|
Silvia Böhmer

What the QWAC? Dismantling the heated controversy surrounding eIDAS Article 45

Tuesday, 13. May 2025 - 12:30 to 13:30, Leo 18

Speaker: Dr. Johannes Sedlmeir

Abstract:  Qualified Website Authentication Certificates (QWACs) were introduced by the electronic Identification, Authentication and Trust Services (eIDAS) Regulation in 2014 to provide users a reliable means to assess the trustworthiness of digital services and to strengthen European digital sovereignty. During the eIDAS 2.0 negotiations, plans for the mandatory recognition of QWACs and their graphical highlighting by browsers caused considerable outrage. Among other issues, browser vendors and hundreds of security researchers have warned in several open letters about the large-scale surveillance threats emerging from the mandatory recognition of QWACs. European certificate authorities (“trust service providers”), on the other hand, got involved with position papers challenging these arguments and supporting the Commission’s ambitions. This talk introduces what QWACs are, dissects the main arguments expressed by both sides in the discourse, and attempts an analysis of what the controversy teaches us about discussions involving digital sovereignty.

Short Bio Johannes Sedlmeir is an acting professor of Statistics, Security & Trust at the Information Systems Department of the University of Münster. He previously worked as a research associate at the Interdisciplinary Centre for Security, Reliability and Trust (SnT), University of Luxembourg, and as a researcher at FIM Research Center and Fraunhofer FIT. He received his B.Sc. in Mathematics from the University of Augsburg, his M.Sc. in Theoretical and Mathematical Physics from LMU Munich, and holds a PhD in information systems engineering from the University of Bayreuth. 

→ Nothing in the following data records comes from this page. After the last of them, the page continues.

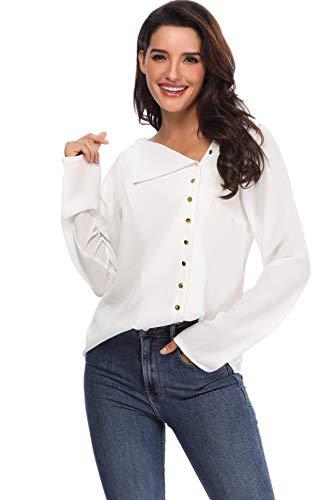 Aranmei Chiusura Camicetta Maniche Con s Camicia Lunghe Scollo Donna xl Bianco V Chiffon Blusa Asimmetrico Bottoni A Elegante rrxAw85qS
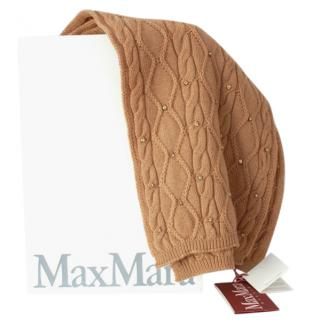 Max Mara Camel Embellished Cable Knit Wool Scarf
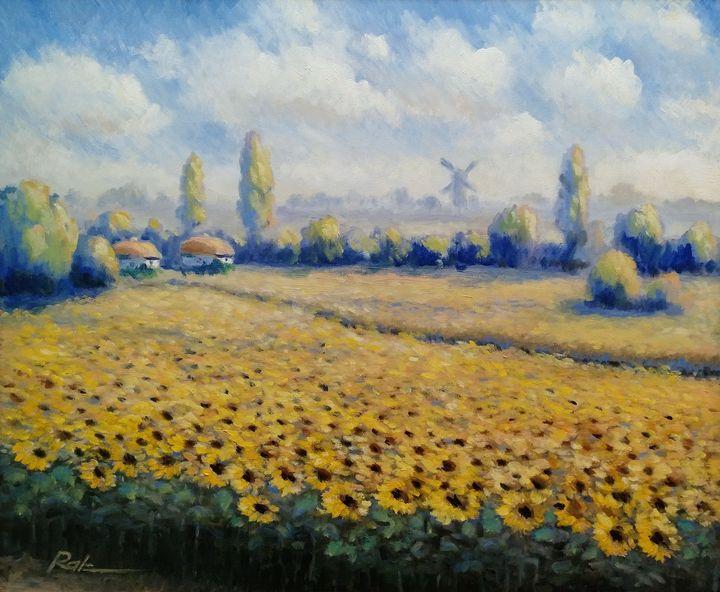 Sunflowers - Oleh Rak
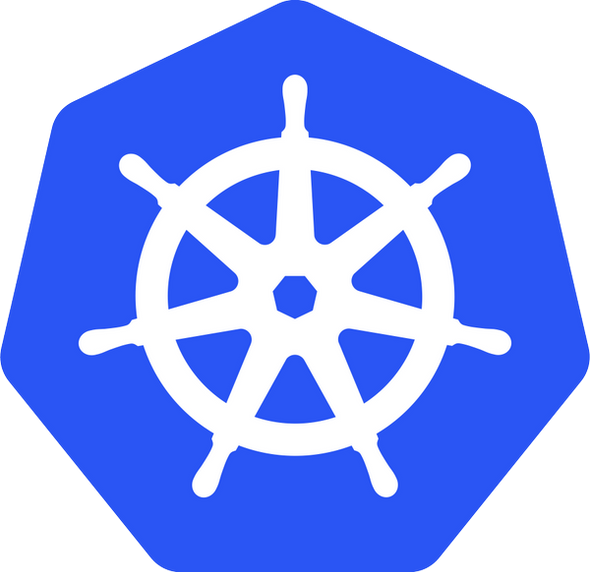 Why to use Kubernetes?
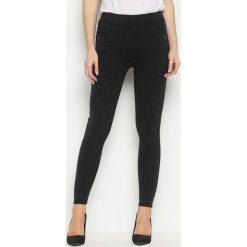 Spodnie damskie: Czarne Legginsy Trinary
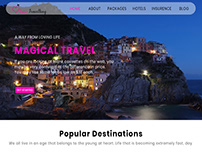Love Travelling Web Layout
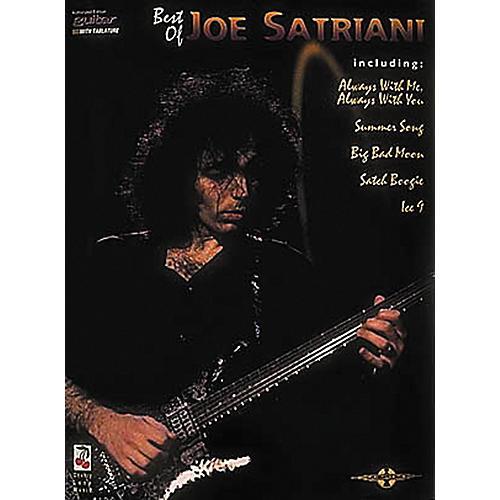Hal Leonard The Best of Joe Satriani Guitar Tab Songbook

In his research, Johannes focuses on the opportunities and challenges of using emerging digital technologies to enhance security and trust when processing data within and across organizations. He does so by designing innovative IT artifacts based on various cutting-edge technical building blocks for enhanced integrity or data minimization, such as blockchains, digital identity wallets, and zero-knowledge proofs. He uses formal (e.g., security and privacy assessments), quantitative (e.g., performance evaluations, economic modeling), and qualitative (e.g., expert interviews) research methods to engage in requirements engineering and evaluations of corresponding solutions. Johannes has published his research in international journals such as Business & Information Systems Engineering, Computers & Industrial Engineering, Electronic Markets, IEEE Transactions on Network and Service Management, Information & Management, Joule, and the Journal of the Association for Information Systems.